I'll admit I felt a bit ashamed and petty sniffling back my baseball tears of joy, unwept since the miraculous Bosox banner year of '04. It seems, if the Red Flops cannot win, the next best thing would be for the Yankees to lose. As the saying goes, I root for two teams: the Red Sox and any team opposing the Yanks. I maintain that if you don't know what I'm talking about, if you don't feel the same petty way, you are not a true Red Sox fan. We're not used to winning, I'll admit it. But we are used to vendetta, revenge, curses: bizzare ways to explain why it is the baseball Gods are so unfair to us, Red Sox nation. I remember back when I was a kid, at my Grandparents' house, years ago, we were watching the Red Sox play the Yankees at Fenway. It was the bottom of the 9th, tie score, and my old Italian Nanny put the 'Mal Och', the fucking 'evil eye', on Thurmon Munson, a veritable Red Sox killer. "So it's down to this", I thought to myself, "the evil eye. Okay, I'm in".
Anyway, let me put it to you in terms you kids can understand. Let's say your Kevin Federline. And you're married to Brittany Spears. You've had your run; you've cut your album. You've been to all the A-List parties.
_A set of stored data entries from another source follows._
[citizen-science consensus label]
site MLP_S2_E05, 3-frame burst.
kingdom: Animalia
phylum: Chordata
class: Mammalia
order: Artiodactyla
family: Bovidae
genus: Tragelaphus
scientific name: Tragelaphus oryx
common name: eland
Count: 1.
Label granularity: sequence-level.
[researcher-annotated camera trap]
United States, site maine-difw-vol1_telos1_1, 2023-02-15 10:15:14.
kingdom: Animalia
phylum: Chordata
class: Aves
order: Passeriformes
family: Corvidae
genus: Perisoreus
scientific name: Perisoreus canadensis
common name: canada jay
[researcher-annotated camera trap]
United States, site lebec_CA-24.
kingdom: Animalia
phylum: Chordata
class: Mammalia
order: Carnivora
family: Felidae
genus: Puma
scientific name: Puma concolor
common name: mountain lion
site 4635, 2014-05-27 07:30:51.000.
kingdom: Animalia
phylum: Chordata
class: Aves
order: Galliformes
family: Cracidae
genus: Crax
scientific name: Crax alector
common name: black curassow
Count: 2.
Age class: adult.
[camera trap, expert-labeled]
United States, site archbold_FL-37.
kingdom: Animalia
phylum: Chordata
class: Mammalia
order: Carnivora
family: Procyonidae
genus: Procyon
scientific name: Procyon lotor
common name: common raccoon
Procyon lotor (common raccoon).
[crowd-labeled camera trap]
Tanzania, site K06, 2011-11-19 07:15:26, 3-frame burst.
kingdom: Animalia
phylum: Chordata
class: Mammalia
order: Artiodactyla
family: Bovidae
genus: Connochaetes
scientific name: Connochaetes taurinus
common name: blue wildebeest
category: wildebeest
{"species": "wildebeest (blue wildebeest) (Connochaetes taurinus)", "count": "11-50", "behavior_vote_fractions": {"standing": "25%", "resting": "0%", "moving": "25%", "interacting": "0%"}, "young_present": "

But eventually, you know it's going to be over. So you and Brittany split up. You hop on the next train to Lonesometowne and watch on TV how Brittany is on tour in Australia, how Brittany is on the cover of People magazine, how Brittany is spotted at Spago's with George Clooney. It eats your fucking heart out. Wouldn't you rather hear that Brittany was dumped by Clooney? Wouldn't it be great to see her get caught for lip-synching on Saturday Night Live? Wouldn't it be awesome to hear her latest album is going down the toilet, especially after how hard you worked on your CD, and how it bombed so miserably? Look, for whatever reason, people seem to think Brittany Spears is hot, even though she is vaccuous and banal, where as you, Kevin Federline, are an aquired taste, a true original. You see where I'm going with this? I thought not. But nobody likes to see their ex- doing well, and I'll be damned if any Red Sox fan wants to see the Bronx Boners do any thing but choke like Mama Cass on a fuckin' chicken sandwich. That's just the way of the world. Pretty or not.
So now, I set my sights on the only other New York team that has a shot at greatness, the Metropolitans, and I remember with great bitterness the World Series of '86. I remember Buckner's Bungle, and I remember Mookie Fuckin' Wilson. I say now what only true Red Sox fans would yell out in a situation like this: GO TIGERS!!!
Oh yeah, and YANKEES SUCK!!
2 comments:
the Yankees of New York possibly going down in flames...
well, one of them, at least...
Owch! I wouldn't even wish that on a Yankee.